WHAT YOU WILL DO:
Below are some records. Copy every line in them that holds "localStorage".

Dataset items:

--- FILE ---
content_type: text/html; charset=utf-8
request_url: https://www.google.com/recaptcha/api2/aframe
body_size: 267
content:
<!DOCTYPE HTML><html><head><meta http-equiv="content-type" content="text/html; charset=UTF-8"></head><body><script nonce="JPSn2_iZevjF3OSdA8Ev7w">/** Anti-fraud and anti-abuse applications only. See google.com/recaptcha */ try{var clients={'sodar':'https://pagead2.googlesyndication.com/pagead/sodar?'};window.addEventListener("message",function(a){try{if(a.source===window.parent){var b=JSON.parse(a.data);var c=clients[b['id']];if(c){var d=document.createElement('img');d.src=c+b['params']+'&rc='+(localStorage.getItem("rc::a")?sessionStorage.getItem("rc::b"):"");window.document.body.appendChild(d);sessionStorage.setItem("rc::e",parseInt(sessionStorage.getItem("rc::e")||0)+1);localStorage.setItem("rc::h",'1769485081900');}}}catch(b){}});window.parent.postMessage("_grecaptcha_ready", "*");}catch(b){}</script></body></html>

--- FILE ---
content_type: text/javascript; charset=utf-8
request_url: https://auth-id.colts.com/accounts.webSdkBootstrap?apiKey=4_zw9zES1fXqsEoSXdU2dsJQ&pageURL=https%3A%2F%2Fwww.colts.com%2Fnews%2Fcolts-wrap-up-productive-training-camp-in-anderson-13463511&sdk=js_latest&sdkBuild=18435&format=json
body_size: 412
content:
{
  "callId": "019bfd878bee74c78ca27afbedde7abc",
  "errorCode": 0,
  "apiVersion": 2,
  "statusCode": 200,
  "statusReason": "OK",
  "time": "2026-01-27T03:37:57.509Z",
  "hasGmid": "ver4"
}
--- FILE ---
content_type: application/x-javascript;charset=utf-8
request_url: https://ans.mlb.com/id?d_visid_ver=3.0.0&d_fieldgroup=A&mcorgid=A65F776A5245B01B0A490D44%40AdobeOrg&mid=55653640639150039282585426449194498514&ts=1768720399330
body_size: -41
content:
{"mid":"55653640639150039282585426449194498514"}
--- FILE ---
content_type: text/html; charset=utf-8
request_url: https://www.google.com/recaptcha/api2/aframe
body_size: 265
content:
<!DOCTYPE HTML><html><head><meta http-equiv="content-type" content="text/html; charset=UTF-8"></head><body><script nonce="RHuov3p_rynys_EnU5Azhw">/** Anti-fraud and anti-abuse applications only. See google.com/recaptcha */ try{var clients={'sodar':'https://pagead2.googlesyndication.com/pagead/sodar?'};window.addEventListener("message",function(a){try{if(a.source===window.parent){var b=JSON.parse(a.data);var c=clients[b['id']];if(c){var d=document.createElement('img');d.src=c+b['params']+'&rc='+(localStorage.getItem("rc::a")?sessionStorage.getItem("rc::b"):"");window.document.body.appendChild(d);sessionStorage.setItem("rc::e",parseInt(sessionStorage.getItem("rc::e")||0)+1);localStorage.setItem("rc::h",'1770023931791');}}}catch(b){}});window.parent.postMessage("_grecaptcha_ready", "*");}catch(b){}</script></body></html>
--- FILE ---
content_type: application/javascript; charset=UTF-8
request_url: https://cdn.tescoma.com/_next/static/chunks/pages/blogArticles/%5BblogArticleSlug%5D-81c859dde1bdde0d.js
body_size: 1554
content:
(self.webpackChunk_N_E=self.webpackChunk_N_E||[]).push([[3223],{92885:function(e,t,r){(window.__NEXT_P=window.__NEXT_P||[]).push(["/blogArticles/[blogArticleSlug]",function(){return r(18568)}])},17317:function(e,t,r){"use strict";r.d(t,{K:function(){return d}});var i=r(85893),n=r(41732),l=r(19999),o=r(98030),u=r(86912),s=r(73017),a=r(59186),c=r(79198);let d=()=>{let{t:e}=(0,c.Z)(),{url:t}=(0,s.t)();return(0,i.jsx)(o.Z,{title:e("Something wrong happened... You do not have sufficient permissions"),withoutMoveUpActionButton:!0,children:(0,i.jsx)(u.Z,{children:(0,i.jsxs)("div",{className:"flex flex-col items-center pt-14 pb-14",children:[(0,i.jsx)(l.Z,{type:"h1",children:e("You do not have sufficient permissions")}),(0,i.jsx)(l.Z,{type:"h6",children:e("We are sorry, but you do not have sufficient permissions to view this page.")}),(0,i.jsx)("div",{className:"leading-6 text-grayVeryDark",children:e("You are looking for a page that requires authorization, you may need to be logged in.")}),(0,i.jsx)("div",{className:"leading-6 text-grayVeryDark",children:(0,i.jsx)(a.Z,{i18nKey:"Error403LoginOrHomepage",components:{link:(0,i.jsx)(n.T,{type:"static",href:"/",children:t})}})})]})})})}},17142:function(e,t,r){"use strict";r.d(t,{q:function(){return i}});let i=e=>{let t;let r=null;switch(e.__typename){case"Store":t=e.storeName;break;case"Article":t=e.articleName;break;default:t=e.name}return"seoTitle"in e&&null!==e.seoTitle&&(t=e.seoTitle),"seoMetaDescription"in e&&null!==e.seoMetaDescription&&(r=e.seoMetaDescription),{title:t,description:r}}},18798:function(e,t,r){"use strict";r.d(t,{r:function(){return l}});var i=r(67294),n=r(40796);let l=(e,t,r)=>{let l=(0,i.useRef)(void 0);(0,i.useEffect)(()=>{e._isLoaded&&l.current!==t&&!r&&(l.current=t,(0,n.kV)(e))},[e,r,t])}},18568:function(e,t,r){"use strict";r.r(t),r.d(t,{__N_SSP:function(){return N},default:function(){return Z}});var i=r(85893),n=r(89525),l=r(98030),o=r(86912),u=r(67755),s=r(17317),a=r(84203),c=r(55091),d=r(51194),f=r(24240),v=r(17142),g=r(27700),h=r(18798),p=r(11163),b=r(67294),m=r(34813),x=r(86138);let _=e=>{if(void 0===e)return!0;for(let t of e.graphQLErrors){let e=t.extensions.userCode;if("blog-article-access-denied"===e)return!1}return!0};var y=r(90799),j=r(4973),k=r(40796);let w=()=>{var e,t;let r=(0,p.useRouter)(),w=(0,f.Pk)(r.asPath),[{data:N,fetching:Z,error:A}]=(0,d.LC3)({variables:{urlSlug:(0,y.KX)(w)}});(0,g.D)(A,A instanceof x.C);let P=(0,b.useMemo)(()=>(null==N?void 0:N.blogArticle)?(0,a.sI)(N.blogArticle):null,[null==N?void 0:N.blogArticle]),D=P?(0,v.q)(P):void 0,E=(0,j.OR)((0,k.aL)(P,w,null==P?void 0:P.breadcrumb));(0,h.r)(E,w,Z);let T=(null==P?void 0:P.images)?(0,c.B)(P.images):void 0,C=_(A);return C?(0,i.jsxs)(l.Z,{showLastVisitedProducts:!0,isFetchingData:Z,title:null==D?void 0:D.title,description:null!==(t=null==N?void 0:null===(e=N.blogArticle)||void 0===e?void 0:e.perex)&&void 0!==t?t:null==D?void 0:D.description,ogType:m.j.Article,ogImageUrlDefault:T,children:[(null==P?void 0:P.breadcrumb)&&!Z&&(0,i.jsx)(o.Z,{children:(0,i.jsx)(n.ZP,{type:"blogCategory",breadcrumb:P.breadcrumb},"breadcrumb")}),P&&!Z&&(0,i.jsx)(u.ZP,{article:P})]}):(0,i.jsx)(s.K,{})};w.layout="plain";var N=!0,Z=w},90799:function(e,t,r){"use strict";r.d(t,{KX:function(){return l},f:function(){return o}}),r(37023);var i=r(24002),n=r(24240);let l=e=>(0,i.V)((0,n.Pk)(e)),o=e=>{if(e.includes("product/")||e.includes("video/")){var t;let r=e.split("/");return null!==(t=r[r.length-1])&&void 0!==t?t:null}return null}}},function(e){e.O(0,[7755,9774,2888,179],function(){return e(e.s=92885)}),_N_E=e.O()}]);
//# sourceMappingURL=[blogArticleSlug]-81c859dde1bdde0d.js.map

ANSWER:
<!DOCTYPE HTML><html><head><meta http-equiv="content-type" content="text/html; charset=UTF-8"></head><body><script nonce="JPSn2_iZevjF3OSdA8Ev7w">/** Anti-fraud and anti-abuse applications only. See google.com/recaptcha */ try{var clients={'sodar':'https://pagead2.googlesyndication.com/pagead/sodar?'};window.addEventListener("message",function(a){try{if(a.source===window.parent){var b=JSON.parse(a.data);var c=clients[b['id']];if(c){var d=document.createElement('img');d.src=c+b['params']+'&rc='+(localStorage.getItem("rc::a")?sessionStorage.getItem("rc::b"):"");window.document.body.appendChild(d);sessionStorage.setItem("rc::e",parseInt(sessionStorage.getItem("rc::e")||0)+1);localStorage.setItem("rc::h",'1769485081900');}}}catch(b){}});window.parent.postMessage("_grecaptcha_ready", "*");}catch(b){}</script></body></html>
<!DOCTYPE HTML><html><head><meta http-equiv="content-type" content="text/html; charset=UTF-8"></head><body><script nonce="RHuov3p_rynys_EnU5Azhw">/** Anti-fraud and anti-abuse applications only. See google.com/recaptcha */ try{var clients={'sodar':'https://pagead2.googlesyndication.com/pagead/sodar?'};window.addEventListener("message",function(a){try{if(a.source===window.parent){var b=JSON.parse(a.data);var c=clients[b['id']];if(c){var d=document.createElement('img');d.src=c+b['params']+'&rc='+(localStorage.getItem("rc::a")?sessionStorage.getItem("rc::b"):"");window.document.body.appendChild(d);sessionStorage.setItem("rc::e",parseInt(sessionStorage.getItem("rc::e")||0)+1);localStorage.setItem("rc::h",'1770023931791');}}}catch(b){}});window.parent.postMessage("_grecaptcha_ready", "*");}catch(b){}</script></body></html>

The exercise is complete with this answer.